Remy Saunier, the chief wolf catcher for the area, is now sending small, nightly patrols into the mountains.
"The wolf will always take the easiest prey," he said. "If it's easy he comes back, and that's what he's done here, every other night. We have tried to scare it with lights and noise but it returns. It is only our presence in these mountains that are limiting the wolf attacks.
"Most people in France have welcomed the return of the wolf. It is a beautiful, mystical animal. But if these people woke in the morning to find their flock decimated, they might change their opinion."
Critics say there is no evidence wolf attacks are out of control and they blame some of these sheep deaths on wild dogs. Moreover, as farmers receive 130 euros (£115; $190) in compensation for every sheep killed by a wolf, critics claim there is an incentive to exaggerate the problem.
Jean-Francois Darmstaedter, the secretary general of Ferus, a French wolf protection agency, says the shepherds need to work harder to protect their sheep - though some shepherds, he points out, are wolf supporters.
"Remember there are eight million dogs in France and 200 wolves," he said.

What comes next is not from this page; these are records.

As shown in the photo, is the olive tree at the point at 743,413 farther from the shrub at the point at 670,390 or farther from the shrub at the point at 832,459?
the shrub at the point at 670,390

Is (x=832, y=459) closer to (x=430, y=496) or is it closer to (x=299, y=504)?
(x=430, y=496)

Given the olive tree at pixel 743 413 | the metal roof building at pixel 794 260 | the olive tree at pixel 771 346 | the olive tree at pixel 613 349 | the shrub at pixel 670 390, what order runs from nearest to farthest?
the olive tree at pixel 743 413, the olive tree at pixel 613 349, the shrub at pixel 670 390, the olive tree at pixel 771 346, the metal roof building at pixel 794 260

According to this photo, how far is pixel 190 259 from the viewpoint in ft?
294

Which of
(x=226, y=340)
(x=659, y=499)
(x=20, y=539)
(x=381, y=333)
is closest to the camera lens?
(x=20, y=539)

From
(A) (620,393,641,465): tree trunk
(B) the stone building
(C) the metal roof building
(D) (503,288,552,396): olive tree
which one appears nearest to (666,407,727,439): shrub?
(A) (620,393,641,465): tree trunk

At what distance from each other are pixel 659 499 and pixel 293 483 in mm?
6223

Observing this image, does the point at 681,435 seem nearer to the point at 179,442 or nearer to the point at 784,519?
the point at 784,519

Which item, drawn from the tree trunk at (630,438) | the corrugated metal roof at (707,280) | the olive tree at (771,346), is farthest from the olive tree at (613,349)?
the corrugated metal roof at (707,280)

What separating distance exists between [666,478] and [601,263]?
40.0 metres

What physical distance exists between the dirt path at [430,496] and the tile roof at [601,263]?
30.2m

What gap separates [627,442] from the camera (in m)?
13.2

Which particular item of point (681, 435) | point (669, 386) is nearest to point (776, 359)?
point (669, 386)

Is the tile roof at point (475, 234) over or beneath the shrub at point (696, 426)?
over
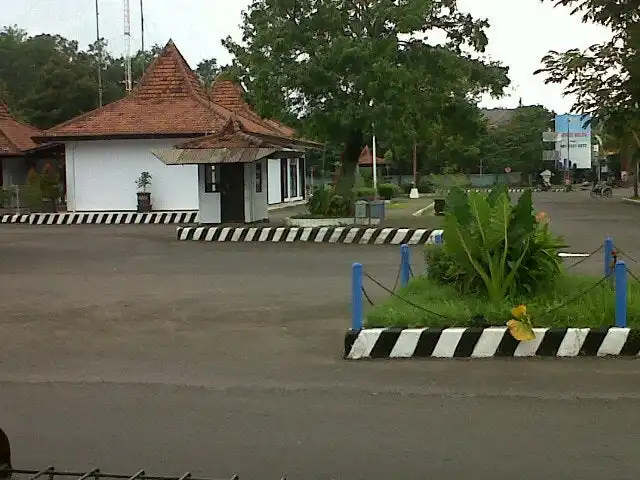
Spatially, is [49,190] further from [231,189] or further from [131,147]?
[231,189]

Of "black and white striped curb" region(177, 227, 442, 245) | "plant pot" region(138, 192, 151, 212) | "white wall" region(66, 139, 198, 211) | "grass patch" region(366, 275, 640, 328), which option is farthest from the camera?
"white wall" region(66, 139, 198, 211)

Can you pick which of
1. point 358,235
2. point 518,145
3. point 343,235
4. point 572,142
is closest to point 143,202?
point 343,235

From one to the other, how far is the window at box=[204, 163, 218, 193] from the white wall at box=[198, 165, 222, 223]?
0.06 meters

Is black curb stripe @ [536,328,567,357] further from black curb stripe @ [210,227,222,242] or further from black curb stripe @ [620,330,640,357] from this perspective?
black curb stripe @ [210,227,222,242]

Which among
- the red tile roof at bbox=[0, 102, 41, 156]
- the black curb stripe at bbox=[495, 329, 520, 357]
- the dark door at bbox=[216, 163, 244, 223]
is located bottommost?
the black curb stripe at bbox=[495, 329, 520, 357]

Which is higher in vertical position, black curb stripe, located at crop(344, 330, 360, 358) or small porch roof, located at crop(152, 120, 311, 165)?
small porch roof, located at crop(152, 120, 311, 165)

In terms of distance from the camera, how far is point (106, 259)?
18.6 metres

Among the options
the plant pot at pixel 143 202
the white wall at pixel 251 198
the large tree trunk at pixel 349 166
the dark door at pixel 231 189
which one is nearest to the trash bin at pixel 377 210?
the large tree trunk at pixel 349 166

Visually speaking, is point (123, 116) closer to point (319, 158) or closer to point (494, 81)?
point (494, 81)

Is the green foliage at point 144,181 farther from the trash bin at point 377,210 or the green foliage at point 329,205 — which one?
the trash bin at point 377,210

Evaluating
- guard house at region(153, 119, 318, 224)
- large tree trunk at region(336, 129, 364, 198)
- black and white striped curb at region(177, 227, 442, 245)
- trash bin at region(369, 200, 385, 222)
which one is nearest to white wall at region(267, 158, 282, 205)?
large tree trunk at region(336, 129, 364, 198)

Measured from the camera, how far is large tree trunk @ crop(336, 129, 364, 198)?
87.7 feet

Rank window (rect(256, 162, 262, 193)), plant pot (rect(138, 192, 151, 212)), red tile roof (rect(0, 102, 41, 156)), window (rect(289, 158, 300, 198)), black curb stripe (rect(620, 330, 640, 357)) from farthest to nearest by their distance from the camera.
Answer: window (rect(289, 158, 300, 198)) < red tile roof (rect(0, 102, 41, 156)) < plant pot (rect(138, 192, 151, 212)) < window (rect(256, 162, 262, 193)) < black curb stripe (rect(620, 330, 640, 357))

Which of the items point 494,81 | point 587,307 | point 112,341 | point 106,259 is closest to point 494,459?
point 587,307
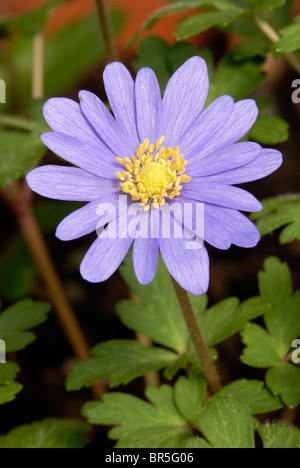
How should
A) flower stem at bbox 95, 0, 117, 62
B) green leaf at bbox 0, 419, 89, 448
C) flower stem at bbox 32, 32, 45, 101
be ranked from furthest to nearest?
1. flower stem at bbox 32, 32, 45, 101
2. flower stem at bbox 95, 0, 117, 62
3. green leaf at bbox 0, 419, 89, 448

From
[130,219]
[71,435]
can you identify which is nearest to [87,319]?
[71,435]

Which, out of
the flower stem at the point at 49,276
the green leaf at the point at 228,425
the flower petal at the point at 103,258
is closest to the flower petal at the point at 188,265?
the flower petal at the point at 103,258

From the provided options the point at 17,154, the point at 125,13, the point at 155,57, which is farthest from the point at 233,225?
the point at 125,13

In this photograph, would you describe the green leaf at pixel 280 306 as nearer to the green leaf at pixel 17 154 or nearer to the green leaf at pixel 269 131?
the green leaf at pixel 269 131

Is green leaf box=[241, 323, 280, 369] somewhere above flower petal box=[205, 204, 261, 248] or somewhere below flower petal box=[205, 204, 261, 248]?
below

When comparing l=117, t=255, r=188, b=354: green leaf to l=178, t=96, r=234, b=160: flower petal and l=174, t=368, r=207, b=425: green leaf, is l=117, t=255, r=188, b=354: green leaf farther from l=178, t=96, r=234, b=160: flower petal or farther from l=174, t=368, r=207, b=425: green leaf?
l=178, t=96, r=234, b=160: flower petal

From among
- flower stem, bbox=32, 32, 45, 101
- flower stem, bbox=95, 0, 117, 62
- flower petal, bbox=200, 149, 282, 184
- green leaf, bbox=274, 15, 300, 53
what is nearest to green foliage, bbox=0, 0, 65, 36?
flower stem, bbox=32, 32, 45, 101
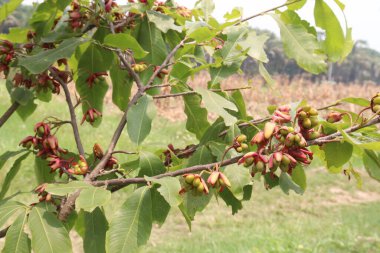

"And I would bet there are more dog attacks in these mountains than wolf attacks. In this small region here we have a pack of 15 wolves, and something like 8,000 wild dogs. They aren't always in the mountains, but when they are, they cause a real mess."
'Heading for Paris'
Mr Darmstaedter questions why the wolf has inspired such opposition in France. In neighbouring Italy, he says, pack numbers are three or four times as big.
But then, the wolf has always provoked fear. In the 17th Century, so afraid were they of wolves, mostly rabid wolves, they were cursed in Gallic folklore by the story of Little Red Riding Hood.
At a fair in Marvejols, further to the west, wolf expert Jean-Marc Moriceau is plugging his latest book, titled Man Against the Wolf.
"The wolf is a successful predator," he said. "It can move huge distances in search of food. And we can safely assume that in 15 or 20 years' time, if no measures are put in place, then it's possible we will see one or two wolves hunting in the forests 80km to 100km [50-60 miles] south of Paris."
Some say the expanding nature of the wolf's habitat will require that more controls are implemented - in France they are calling for a "wolf parliament", in which farmers, supporters, and politicians can all have their say.
But the forests south of Paris are probably the grey wolf's limit. Western and northern France are no longer wooded or wild enough to sustain them - which means those who live in Paris, at least, can sleep easily in their beds.